The frequency of your visits depends on when you received your new lungs and your overall medical condition. Expect twice-weekly visits during the first month after transplant. In addition to monitoring your physical condition, we will provide as much information as possible to you and your family to facilitate your return to an independent and fulfilling life.
Caring for new lungs is a lot of work. Once discharged from the hospital, each day you will monitor your temperature, blood pressure, weight, lung function (through daily microspirometry sessions) and possibly blood sugar.

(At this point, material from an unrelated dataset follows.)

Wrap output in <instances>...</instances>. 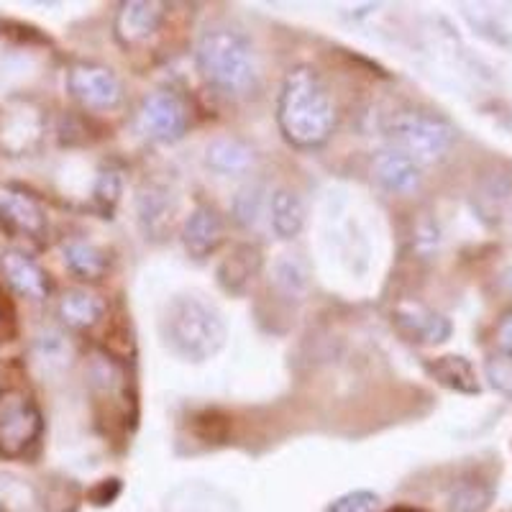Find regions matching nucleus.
<instances>
[{"instance_id": "nucleus-1", "label": "nucleus", "mask_w": 512, "mask_h": 512, "mask_svg": "<svg viewBox=\"0 0 512 512\" xmlns=\"http://www.w3.org/2000/svg\"><path fill=\"white\" fill-rule=\"evenodd\" d=\"M336 103L323 77L308 67H292L282 80L277 100V123L287 144L297 149H318L336 131Z\"/></svg>"}, {"instance_id": "nucleus-2", "label": "nucleus", "mask_w": 512, "mask_h": 512, "mask_svg": "<svg viewBox=\"0 0 512 512\" xmlns=\"http://www.w3.org/2000/svg\"><path fill=\"white\" fill-rule=\"evenodd\" d=\"M162 341L177 359L203 364L226 346L228 328L223 315L198 295H177L159 320Z\"/></svg>"}, {"instance_id": "nucleus-3", "label": "nucleus", "mask_w": 512, "mask_h": 512, "mask_svg": "<svg viewBox=\"0 0 512 512\" xmlns=\"http://www.w3.org/2000/svg\"><path fill=\"white\" fill-rule=\"evenodd\" d=\"M195 62L210 88L233 98L251 93L259 80V64L251 41L228 26H210L200 34Z\"/></svg>"}, {"instance_id": "nucleus-4", "label": "nucleus", "mask_w": 512, "mask_h": 512, "mask_svg": "<svg viewBox=\"0 0 512 512\" xmlns=\"http://www.w3.org/2000/svg\"><path fill=\"white\" fill-rule=\"evenodd\" d=\"M384 136L390 139V149L408 154L420 167L441 162L456 141L454 126L428 111L392 113L384 123Z\"/></svg>"}, {"instance_id": "nucleus-5", "label": "nucleus", "mask_w": 512, "mask_h": 512, "mask_svg": "<svg viewBox=\"0 0 512 512\" xmlns=\"http://www.w3.org/2000/svg\"><path fill=\"white\" fill-rule=\"evenodd\" d=\"M44 418L36 402L21 390H0V454L8 459L24 456L29 448L36 446Z\"/></svg>"}, {"instance_id": "nucleus-6", "label": "nucleus", "mask_w": 512, "mask_h": 512, "mask_svg": "<svg viewBox=\"0 0 512 512\" xmlns=\"http://www.w3.org/2000/svg\"><path fill=\"white\" fill-rule=\"evenodd\" d=\"M136 121H139L141 134L149 136V139L175 144L187 134L190 111H187L185 100L172 90H154L141 100Z\"/></svg>"}, {"instance_id": "nucleus-7", "label": "nucleus", "mask_w": 512, "mask_h": 512, "mask_svg": "<svg viewBox=\"0 0 512 512\" xmlns=\"http://www.w3.org/2000/svg\"><path fill=\"white\" fill-rule=\"evenodd\" d=\"M67 90L88 111H116L123 103L121 80L111 67H103V64H75L67 75Z\"/></svg>"}, {"instance_id": "nucleus-8", "label": "nucleus", "mask_w": 512, "mask_h": 512, "mask_svg": "<svg viewBox=\"0 0 512 512\" xmlns=\"http://www.w3.org/2000/svg\"><path fill=\"white\" fill-rule=\"evenodd\" d=\"M0 228L11 236L41 241L49 231L47 210L26 187L0 185Z\"/></svg>"}, {"instance_id": "nucleus-9", "label": "nucleus", "mask_w": 512, "mask_h": 512, "mask_svg": "<svg viewBox=\"0 0 512 512\" xmlns=\"http://www.w3.org/2000/svg\"><path fill=\"white\" fill-rule=\"evenodd\" d=\"M44 136V113L31 103H16L0 111V146L13 157L31 154Z\"/></svg>"}, {"instance_id": "nucleus-10", "label": "nucleus", "mask_w": 512, "mask_h": 512, "mask_svg": "<svg viewBox=\"0 0 512 512\" xmlns=\"http://www.w3.org/2000/svg\"><path fill=\"white\" fill-rule=\"evenodd\" d=\"M167 16V6L157 0H128L116 13V39L121 47L131 49L144 44L149 36H154Z\"/></svg>"}, {"instance_id": "nucleus-11", "label": "nucleus", "mask_w": 512, "mask_h": 512, "mask_svg": "<svg viewBox=\"0 0 512 512\" xmlns=\"http://www.w3.org/2000/svg\"><path fill=\"white\" fill-rule=\"evenodd\" d=\"M0 274H3V280L8 282L13 292L36 300V303L47 300L49 292H52L49 274L21 249H8L0 254Z\"/></svg>"}, {"instance_id": "nucleus-12", "label": "nucleus", "mask_w": 512, "mask_h": 512, "mask_svg": "<svg viewBox=\"0 0 512 512\" xmlns=\"http://www.w3.org/2000/svg\"><path fill=\"white\" fill-rule=\"evenodd\" d=\"M392 320H395L397 331L408 341H415V344H443L451 336V331H454L446 315L425 308L420 303L397 305Z\"/></svg>"}, {"instance_id": "nucleus-13", "label": "nucleus", "mask_w": 512, "mask_h": 512, "mask_svg": "<svg viewBox=\"0 0 512 512\" xmlns=\"http://www.w3.org/2000/svg\"><path fill=\"white\" fill-rule=\"evenodd\" d=\"M223 236H226L223 218L210 205H195L182 223V244L192 259H205V256L216 254L218 246L223 244Z\"/></svg>"}, {"instance_id": "nucleus-14", "label": "nucleus", "mask_w": 512, "mask_h": 512, "mask_svg": "<svg viewBox=\"0 0 512 512\" xmlns=\"http://www.w3.org/2000/svg\"><path fill=\"white\" fill-rule=\"evenodd\" d=\"M420 164L413 162L408 154L397 152V149H387L374 159V177L384 190L395 192V195H410L420 187L423 172Z\"/></svg>"}, {"instance_id": "nucleus-15", "label": "nucleus", "mask_w": 512, "mask_h": 512, "mask_svg": "<svg viewBox=\"0 0 512 512\" xmlns=\"http://www.w3.org/2000/svg\"><path fill=\"white\" fill-rule=\"evenodd\" d=\"M256 162V154L246 141L236 136H218L205 149V164L213 169L216 175L223 177H239L246 175Z\"/></svg>"}, {"instance_id": "nucleus-16", "label": "nucleus", "mask_w": 512, "mask_h": 512, "mask_svg": "<svg viewBox=\"0 0 512 512\" xmlns=\"http://www.w3.org/2000/svg\"><path fill=\"white\" fill-rule=\"evenodd\" d=\"M259 272H262V251L254 244H241L218 264V282L226 292L244 295Z\"/></svg>"}, {"instance_id": "nucleus-17", "label": "nucleus", "mask_w": 512, "mask_h": 512, "mask_svg": "<svg viewBox=\"0 0 512 512\" xmlns=\"http://www.w3.org/2000/svg\"><path fill=\"white\" fill-rule=\"evenodd\" d=\"M172 195H169L167 187L162 185H144L139 190V198H136V213H139V223L144 228L146 239H159L164 231L172 223Z\"/></svg>"}, {"instance_id": "nucleus-18", "label": "nucleus", "mask_w": 512, "mask_h": 512, "mask_svg": "<svg viewBox=\"0 0 512 512\" xmlns=\"http://www.w3.org/2000/svg\"><path fill=\"white\" fill-rule=\"evenodd\" d=\"M425 369H428V374H431L438 384H443L448 390L461 392V395H477V392L482 390L477 369H474V364L466 359V356H438V359L428 361Z\"/></svg>"}, {"instance_id": "nucleus-19", "label": "nucleus", "mask_w": 512, "mask_h": 512, "mask_svg": "<svg viewBox=\"0 0 512 512\" xmlns=\"http://www.w3.org/2000/svg\"><path fill=\"white\" fill-rule=\"evenodd\" d=\"M269 223H272V231L280 236V239L290 241L295 239L297 233L303 231L305 226V203L297 192L280 187L269 198Z\"/></svg>"}, {"instance_id": "nucleus-20", "label": "nucleus", "mask_w": 512, "mask_h": 512, "mask_svg": "<svg viewBox=\"0 0 512 512\" xmlns=\"http://www.w3.org/2000/svg\"><path fill=\"white\" fill-rule=\"evenodd\" d=\"M59 318H62L64 326L77 328V331H85V328H93L105 313V303L100 300L95 292L90 290H67L59 300Z\"/></svg>"}, {"instance_id": "nucleus-21", "label": "nucleus", "mask_w": 512, "mask_h": 512, "mask_svg": "<svg viewBox=\"0 0 512 512\" xmlns=\"http://www.w3.org/2000/svg\"><path fill=\"white\" fill-rule=\"evenodd\" d=\"M64 262L77 280L95 282L108 272V256L90 241H70L64 244Z\"/></svg>"}, {"instance_id": "nucleus-22", "label": "nucleus", "mask_w": 512, "mask_h": 512, "mask_svg": "<svg viewBox=\"0 0 512 512\" xmlns=\"http://www.w3.org/2000/svg\"><path fill=\"white\" fill-rule=\"evenodd\" d=\"M274 285L287 297H303L310 285L308 264L297 254H282L274 264Z\"/></svg>"}, {"instance_id": "nucleus-23", "label": "nucleus", "mask_w": 512, "mask_h": 512, "mask_svg": "<svg viewBox=\"0 0 512 512\" xmlns=\"http://www.w3.org/2000/svg\"><path fill=\"white\" fill-rule=\"evenodd\" d=\"M267 205V187L259 185V182H249V185L241 187V190L236 192V198H233V221L244 228H254L256 223L262 221V213Z\"/></svg>"}, {"instance_id": "nucleus-24", "label": "nucleus", "mask_w": 512, "mask_h": 512, "mask_svg": "<svg viewBox=\"0 0 512 512\" xmlns=\"http://www.w3.org/2000/svg\"><path fill=\"white\" fill-rule=\"evenodd\" d=\"M489 502H492V487L477 479L454 484V489L448 492V512H487Z\"/></svg>"}, {"instance_id": "nucleus-25", "label": "nucleus", "mask_w": 512, "mask_h": 512, "mask_svg": "<svg viewBox=\"0 0 512 512\" xmlns=\"http://www.w3.org/2000/svg\"><path fill=\"white\" fill-rule=\"evenodd\" d=\"M484 374L497 392L512 400V356L505 351H492L484 361Z\"/></svg>"}, {"instance_id": "nucleus-26", "label": "nucleus", "mask_w": 512, "mask_h": 512, "mask_svg": "<svg viewBox=\"0 0 512 512\" xmlns=\"http://www.w3.org/2000/svg\"><path fill=\"white\" fill-rule=\"evenodd\" d=\"M379 497L369 489H354V492H346V495L336 497L331 505L326 507V512H377Z\"/></svg>"}, {"instance_id": "nucleus-27", "label": "nucleus", "mask_w": 512, "mask_h": 512, "mask_svg": "<svg viewBox=\"0 0 512 512\" xmlns=\"http://www.w3.org/2000/svg\"><path fill=\"white\" fill-rule=\"evenodd\" d=\"M118 198H121V177H118V172L108 169L95 182V200H98L103 213H113Z\"/></svg>"}, {"instance_id": "nucleus-28", "label": "nucleus", "mask_w": 512, "mask_h": 512, "mask_svg": "<svg viewBox=\"0 0 512 512\" xmlns=\"http://www.w3.org/2000/svg\"><path fill=\"white\" fill-rule=\"evenodd\" d=\"M18 336V313L8 292L0 287V344H8Z\"/></svg>"}, {"instance_id": "nucleus-29", "label": "nucleus", "mask_w": 512, "mask_h": 512, "mask_svg": "<svg viewBox=\"0 0 512 512\" xmlns=\"http://www.w3.org/2000/svg\"><path fill=\"white\" fill-rule=\"evenodd\" d=\"M495 349L505 351V354L512 356V313L505 315V318L500 320V326H497Z\"/></svg>"}, {"instance_id": "nucleus-30", "label": "nucleus", "mask_w": 512, "mask_h": 512, "mask_svg": "<svg viewBox=\"0 0 512 512\" xmlns=\"http://www.w3.org/2000/svg\"><path fill=\"white\" fill-rule=\"evenodd\" d=\"M500 285L505 287V290H510V292H512V267H507L505 272L500 274Z\"/></svg>"}, {"instance_id": "nucleus-31", "label": "nucleus", "mask_w": 512, "mask_h": 512, "mask_svg": "<svg viewBox=\"0 0 512 512\" xmlns=\"http://www.w3.org/2000/svg\"><path fill=\"white\" fill-rule=\"evenodd\" d=\"M507 226H510V233H512V198L510 203H507Z\"/></svg>"}, {"instance_id": "nucleus-32", "label": "nucleus", "mask_w": 512, "mask_h": 512, "mask_svg": "<svg viewBox=\"0 0 512 512\" xmlns=\"http://www.w3.org/2000/svg\"><path fill=\"white\" fill-rule=\"evenodd\" d=\"M0 512H6V507H3V505H0Z\"/></svg>"}, {"instance_id": "nucleus-33", "label": "nucleus", "mask_w": 512, "mask_h": 512, "mask_svg": "<svg viewBox=\"0 0 512 512\" xmlns=\"http://www.w3.org/2000/svg\"><path fill=\"white\" fill-rule=\"evenodd\" d=\"M395 512H413V510H395Z\"/></svg>"}]
</instances>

You must carefully follow your daily medication schedule and participate in pulmonary rehabilitation sessions. We will schedule you for routine bronchoscopies so your pulmonologist can monitor the health of your new lungs. You also will complete quality of life surveys on an ongoing basis.
Take your temperature twice a day, before breakfast and before dinner. Record the results in your manual. Also, take your temperature any time you feel chilled, hot or achy, as this may be the first sign of infection or rejection. Contact the transplant team if your temperature ever exceeds 100 degrees F.
We ask that you purchase a blood pressure machine before you are discharged from the hospital. Your nurse will teach you and your family how to use the machine properly. Take your blood pressure in the morning before breakfast and record the results in your manual. Notify your transplant team if your blood pressure is:
- Systolic (top number) greater than 180 or less than 100
- Diastolic (bottom number) greater than 100 or less than 50
Your blood pressure machine also takes your pulse. Notify the transplant team if your pulse is greater than 140 or less than 60.
Weigh yourself every morning after you urinate and before you eat breakfast. Notify your transplant team of any weight gain greater than 3 pounds in a 24-hour period.
While you are still in the hospital, we give you an at-home microspirometer and personalized how-to instructions by a pulmonary rehabilitation therapist. (Read further instructions.)
Once home, measure your FEV1 and FVC every day at the same time and record th)e numbers in your manual. You will also receive an incentive spirometer and flutter valve. Use these 3 times a day during the initial post-transplant period.
Notify your transplant team if either your FEV1 or your FVC decreases by 10% for 2 days.
Blood sugar (diabetics only)
If you were diabetic before your transplant or have developed diabetes since your surgery, you will need to monitor your blood sugar. Take your blood sugar before breakfast and again before dinner. Record the results in your manual. Notify the transplant team or your endocrinologist if your blood sugar is less than 80 or greater than 350.